Likewise, a company can allow users to search for people and have that same information at their disposals, even if they don't have access to the Salesforce database, for example. While some companies may not allow complete openness for one reason or another, most are open to sharing data that provides a better view of who users are doing business with and enables them to keep in touch, Kokinos said. "These are things that really enhance people's days," he added.

This sort of contextual communications also delivers benefits on the operational side, Kokinos added. While many companies are investing heavily in business intelligence and data visualization tools to assess their operational efficiencies and business performance metrics, almost none incorporate communications data into their analysis. They might have some calling data, but little around meetings, messaging, or video use -- and nothing all in one place, he said.

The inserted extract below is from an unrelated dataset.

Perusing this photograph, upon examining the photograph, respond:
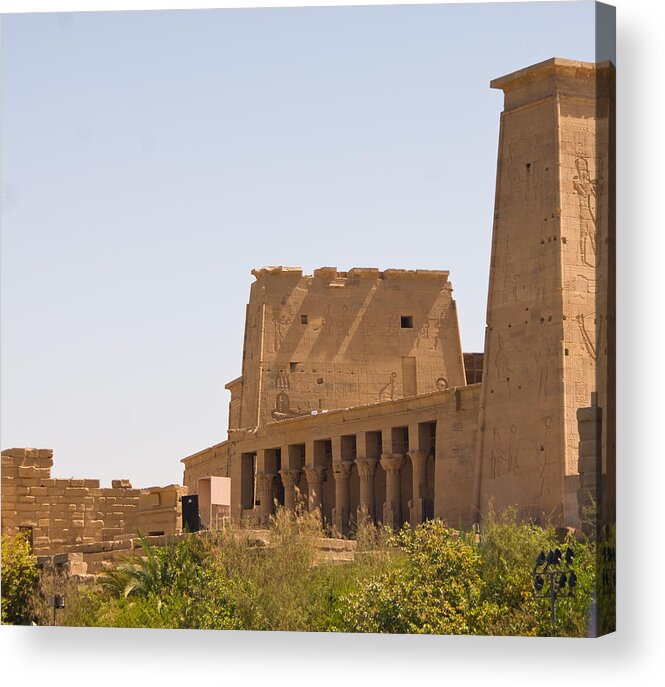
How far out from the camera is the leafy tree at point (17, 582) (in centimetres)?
2442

But with Fuze, because of its database integrations and analytics, they can figure out why, for example, three particular salespeople outperformed all others. "They can look not just at their calls but also see that they spent 20 hours a week in meetings with customers on video, and then start to correlate information across applications that are normally don't share data. That's when you start to drive real meaningful business conclusions you simply can't do any other way."

Such a Pretty Package

So, yes, as Forbes wrote in its Cloud 100 article, "the world is moving online, and business is going with it." And if that means your customer resource or workforce management databases are in the cloud, the logic would have it that your communications should be there, too -- especially if you can tie everything together with a big bow.

Fuze and its investors gets it, hence its positioning on the list. As Kokinos said, "We see ourselves at the center of a broader story around the movement to the cloud and reliance on analytics. Without communications data, that story is radically weakened."